_EXERCISE BRIEF_. Each entry needs to be given again, character for character.
########
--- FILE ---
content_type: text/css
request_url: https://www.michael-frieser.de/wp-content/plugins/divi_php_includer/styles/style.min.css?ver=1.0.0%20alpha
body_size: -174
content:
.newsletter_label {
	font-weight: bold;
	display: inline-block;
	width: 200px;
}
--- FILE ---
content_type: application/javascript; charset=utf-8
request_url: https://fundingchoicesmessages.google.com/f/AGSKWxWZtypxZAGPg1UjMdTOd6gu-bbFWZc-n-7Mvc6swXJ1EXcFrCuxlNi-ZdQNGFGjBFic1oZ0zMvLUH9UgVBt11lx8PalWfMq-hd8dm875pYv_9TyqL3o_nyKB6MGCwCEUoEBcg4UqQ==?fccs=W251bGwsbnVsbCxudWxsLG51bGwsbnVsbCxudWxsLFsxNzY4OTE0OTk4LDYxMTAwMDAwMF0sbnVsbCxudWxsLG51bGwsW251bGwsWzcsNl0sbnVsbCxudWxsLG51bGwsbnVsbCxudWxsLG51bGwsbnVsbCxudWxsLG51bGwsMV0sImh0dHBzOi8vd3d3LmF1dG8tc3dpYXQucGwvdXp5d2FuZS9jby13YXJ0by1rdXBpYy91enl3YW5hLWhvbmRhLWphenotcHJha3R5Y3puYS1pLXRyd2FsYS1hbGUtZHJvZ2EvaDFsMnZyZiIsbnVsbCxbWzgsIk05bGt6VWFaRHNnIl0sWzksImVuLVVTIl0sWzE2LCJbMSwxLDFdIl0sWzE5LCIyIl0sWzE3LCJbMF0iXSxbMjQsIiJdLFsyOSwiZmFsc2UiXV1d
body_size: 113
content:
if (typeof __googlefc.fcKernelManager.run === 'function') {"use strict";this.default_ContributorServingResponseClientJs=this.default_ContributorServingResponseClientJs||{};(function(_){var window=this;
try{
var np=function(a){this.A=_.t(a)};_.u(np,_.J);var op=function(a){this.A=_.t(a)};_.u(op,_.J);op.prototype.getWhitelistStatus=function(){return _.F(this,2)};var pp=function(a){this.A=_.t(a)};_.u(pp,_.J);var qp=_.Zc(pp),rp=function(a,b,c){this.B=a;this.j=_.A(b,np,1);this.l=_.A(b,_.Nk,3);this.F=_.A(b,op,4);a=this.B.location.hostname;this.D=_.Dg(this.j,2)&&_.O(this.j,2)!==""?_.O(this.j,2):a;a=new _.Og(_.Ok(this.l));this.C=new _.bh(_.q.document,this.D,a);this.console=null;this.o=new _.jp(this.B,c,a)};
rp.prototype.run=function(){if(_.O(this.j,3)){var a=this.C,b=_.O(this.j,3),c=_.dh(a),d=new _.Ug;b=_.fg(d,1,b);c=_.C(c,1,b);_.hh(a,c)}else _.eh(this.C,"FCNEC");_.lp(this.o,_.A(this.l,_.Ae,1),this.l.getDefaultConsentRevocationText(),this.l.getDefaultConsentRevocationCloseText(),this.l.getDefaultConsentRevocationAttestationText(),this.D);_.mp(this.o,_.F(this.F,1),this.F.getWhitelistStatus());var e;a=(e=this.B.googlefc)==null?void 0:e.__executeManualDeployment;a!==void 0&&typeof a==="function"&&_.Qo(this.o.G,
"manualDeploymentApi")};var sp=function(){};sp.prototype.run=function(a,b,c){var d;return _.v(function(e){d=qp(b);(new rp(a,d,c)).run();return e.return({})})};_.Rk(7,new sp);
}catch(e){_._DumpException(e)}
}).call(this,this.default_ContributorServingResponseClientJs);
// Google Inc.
########
_RESULT OF THIS EXERCISE_.
--- FILE ---
content_type: text/css
request_url: https://www.michael-frieser.de/wp-content/plugins/divi_php_includer/styles/style.min.css?ver=1.0.0%20alpha
body_size: -174
content:
.newsletter_label {
	font-weight: bold;
	display: inline-block;
	width: 200px;
}
--- FILE ---
content_type: application/javascript; charset=utf-8
request_url: https://fundingchoicesmessages.google.com/f/AGSKWxWZtypxZAGPg1UjMdTOd6gu-bbFWZc-n-7Mvc6swXJ1EXcFrCuxlNi-ZdQNGFGjBFic1oZ0zMvLUH9UgVBt11lx8PalWfMq-hd8dm875pYv_9TyqL3o_nyKB6MGCwCEUoEBcg4UqQ==?fccs=W251bGwsbnVsbCxudWxsLG51bGwsbnVsbCxudWxsLFsxNzY4OTE0OTk4LDYxMTAwMDAwMF0sbnVsbCxudWxsLG51bGwsW251bGwsWzcsNl0sbnVsbCxudWxsLG51bGwsbnVsbCxudWxsLG51bGwsbnVsbCxudWxsLG51bGwsMV0sImh0dHBzOi8vd3d3LmF1dG8tc3dpYXQucGwvdXp5d2FuZS9jby13YXJ0by1rdXBpYy91enl3YW5hLWhvbmRhLWphenotcHJha3R5Y3puYS1pLXRyd2FsYS1hbGUtZHJvZ2EvaDFsMnZyZiIsbnVsbCxbWzgsIk05bGt6VWFaRHNnIl0sWzksImVuLVVTIl0sWzE2LCJbMSwxLDFdIl0sWzE5LCIyIl0sWzE3LCJbMF0iXSxbMjQsIiJdLFsyOSwiZmFsc2UiXV1d
body_size: 113
content:
if (typeof __googlefc.fcKernelManager.run === 'function') {"use strict";this.default_ContributorServingResponseClientJs=this.default_ContributorServingResponseClientJs||{};(function(_){var window=this;
try{
var np=function(a){this.A=_.t(a)};_.u(np,_.J);var op=function(a){this.A=_.t(a)};_.u(op,_.J);op.prototype.getWhitelistStatus=function(){return _.F(this,2)};var pp=function(a){this.A=_.t(a)};_.u(pp,_.J);var qp=_.Zc(pp),rp=function(a,b,c){this.B=a;this.j=_.A(b,np,1);this.l=_.A(b,_.Nk,3);this.F=_.A(b,op,4);a=this.B.location.hostname;this.D=_.Dg(this.j,2)&&_.O(this.j,2)!==""?_.O(this.j,2):a;a=new _.Og(_.Ok(this.l));this.C=new _.bh(_.q.document,this.D,a);this.console=null;this.o=new _.jp(this.B,c,a)};
rp.prototype.run=function(){if(_.O(this.j,3)){var a=this.C,b=_.O(this.j,3),c=_.dh(a),d=new _.Ug;b=_.fg(d,1,b);c=_.C(c,1,b);_.hh(a,c)}else _.eh(this.C,"FCNEC");_.lp(this.o,_.A(this.l,_.Ae,1),this.l.getDefaultConsentRevocationText(),this.l.getDefaultConsentRevocationCloseText(),this.l.getDefaultConsentRevocationAttestationText(),this.D);_.mp(this.o,_.F(this.F,1),this.F.getWhitelistStatus());var e;a=(e=this.B.googlefc)==null?void 0:e.__executeManualDeployment;a!==void 0&&typeof a==="function"&&_.Qo(this.o.G,
"manualDeploymentApi")};var sp=function(){};sp.prototype.run=function(a,b,c){var d;return _.v(function(e){d=qp(b);(new rp(a,d,c)).run();return e.return({})})};_.Rk(7,new sp);
}catch(e){_._DumpException(e)}
}).call(this,this.default_ContributorServingResponseClientJs);
// Google Inc.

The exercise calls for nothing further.